ハンティングは言うまでも無く魔物退治だ。
しかもポイントも稼げるから比率はハンティングに傾いている。
趣味という言うよりは生活に近いかもしれない。
まあ土地の管理や政治を司るのが仕事の貴族的には趣味と実益と言えるのか?
更にハンティングにはフィッシングも該当しているらしい。
魚類系の魔物特化の装備品や道具で金が掛かるらしい。
マジックは名前の通り、魔法の事だ。
実用的な物もあれば実用度外視の物もあるとの事。
独自の魔法技術を研究しているとかなんとか。
高額の媒介や魔導書、魔法的な道具など……アンティークの収集に近い。
つまり骨董品の収集だと学級委員は考えているらしい。
このマジックも本気でのめり込むと相当な金銭が掛かるそうだ。
「つまり日本の植物を持ちこめば金に糸目をつけないと?」
「そういう事だね。園芸店で手に入る物でも問題は無いだろう。先ほどのチューリップの例はあるけれど、日本の……チューリップであろうと、植物を趣味にしている者は飛び付きたくなるだろう。彼等からしたら似て異なる新種の植物だからね」
なるほど。
チューリップにしても色とか種類があるから熱中している人ほど珍しい物に見える訳だ。
そもそも日本の植物なんて絶対に異世界の生態系とは違うだろう。
少なくともチューリップが襲ってくる、なんて事は絶対にない。
「ちなみにどの程度の目算が?」
「チューリップ一つにしてもこの世界のチューリップとは似て非なる物だ。
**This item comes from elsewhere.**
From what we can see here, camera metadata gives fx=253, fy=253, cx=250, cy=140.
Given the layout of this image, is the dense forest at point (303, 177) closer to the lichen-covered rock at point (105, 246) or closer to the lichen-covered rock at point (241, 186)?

僕の目算では間違いなく高く売れると思う」
で、学級委員は貴族の庭園に仕事で行った事があるそうだ。
その時に色々とチェックした結果、売れると判断したんだとか。
「花一つでそんなにも?」
「そうだよ。これから強くなる為に僕達には沢山のポイントが必要になるのだろう? ならば羽橋君、どうか頼めないかね?」
「わかった。なんか珍しい物だし、ちょっと夢があるしな」
俺が出来る事は日本から物を買って来る事が基本だ。
Lv上げに行っても、俺一人が稼げる金銭やポイントなんて、転移で行なっている交易に比べたら高が知れている。
ならばやらない手は無い。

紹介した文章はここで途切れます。